Por numerosas razones de peso, es muy probable que el cepillo de dientes sea tarde o temprano arrumbado como un vestigio de uso ancestral. Un utensilio, como la piedra pómez, de tiempos en los que el ser humano continuaba repitiendo su prehistoria civil y se trataba, en consecuencia, como a los animales primitivos.

La totalidad de las operaciones de aseo se encuentran mediadas culturalmente a lo largo de Historia y es difícil no constatar  en la tarea de barrer rudimentariamente la dentadura una concordancia con la batería de artificios medievales destinados a quebrantar el cuerpo. El cepillo se clava en los intersticios, remueve en la pulpa sangrante de la ginvitis, se afana sin piedad por cumplir con una delirante función que lo sostiene vibrando sobre las encías y, de acuerdo, a las recomendaciones de la ortodoncia, por un tiempo de insoportable duración tanto para la anatomía como para el equilibrio de la mente.

Son tantas ya las advertencias que la profesión médica ha difundido sobre el mal de las peligrosas bacterias depositadas en los dientes a lo largo del día que el cepillado  enérgico es una verdadera lucha contra el designio de un mal rutinario y tenaz que no busca sino perjudicarnos. Se trata pues, durante el cepillado, de una pugna contra un invasor que ha decidido acosar secretamente  para dejarnos sin dientes o, en la vida adulta, haciéndolo incluso a través de descarnarlos, enflaquecerlos y quebrarlos cuando menos se espera.

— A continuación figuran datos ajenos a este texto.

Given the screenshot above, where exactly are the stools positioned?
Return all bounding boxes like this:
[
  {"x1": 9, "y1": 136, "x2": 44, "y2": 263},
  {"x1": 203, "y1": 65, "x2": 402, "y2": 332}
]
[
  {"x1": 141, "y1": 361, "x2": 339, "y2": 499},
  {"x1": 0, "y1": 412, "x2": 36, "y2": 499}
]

De ahí, tras tomar conciencia del peligro, la destacada importancia social que ha cobrado el cepillo en nuestros días donde se comporta  incluso más acusadamente como una suerte de cilicio bucal, una disciplina contra el desorden, el pensamiento irreflexivo o la desidia culpable.

Frente a todos estos pecados, el cepillo materializa la razón superior y la justeza del orden clínico. Viene a flagelarnos la boca pero ¿cómo no caer en la cuenta que su propósito es además de limpiar nos ajusticia por los excesos y nos inflinge penitencia? Según la Asociación Dental Estadounidense, dice la Wikipedia, el primer cepillo de dientes lo creó en 1498 un emperador chino que puso nada menos que cerdas de puerco en un mango de hueso. Los mercaderes que visitaban China introdujeron ese cepillo entre los europeos que, sin embargo no lo usaron comúnmente  hasta el siglo XVII.

En aquellos tiempos, duros en tantos aspectos, los europeos eligieron disminuir la severidad del cepillo utilizando "cerdas" más blandas  a base de pelos de caballo. No era avanzar mucho pero se consideró un paso indulgente tras la herencia recibida de los chinos.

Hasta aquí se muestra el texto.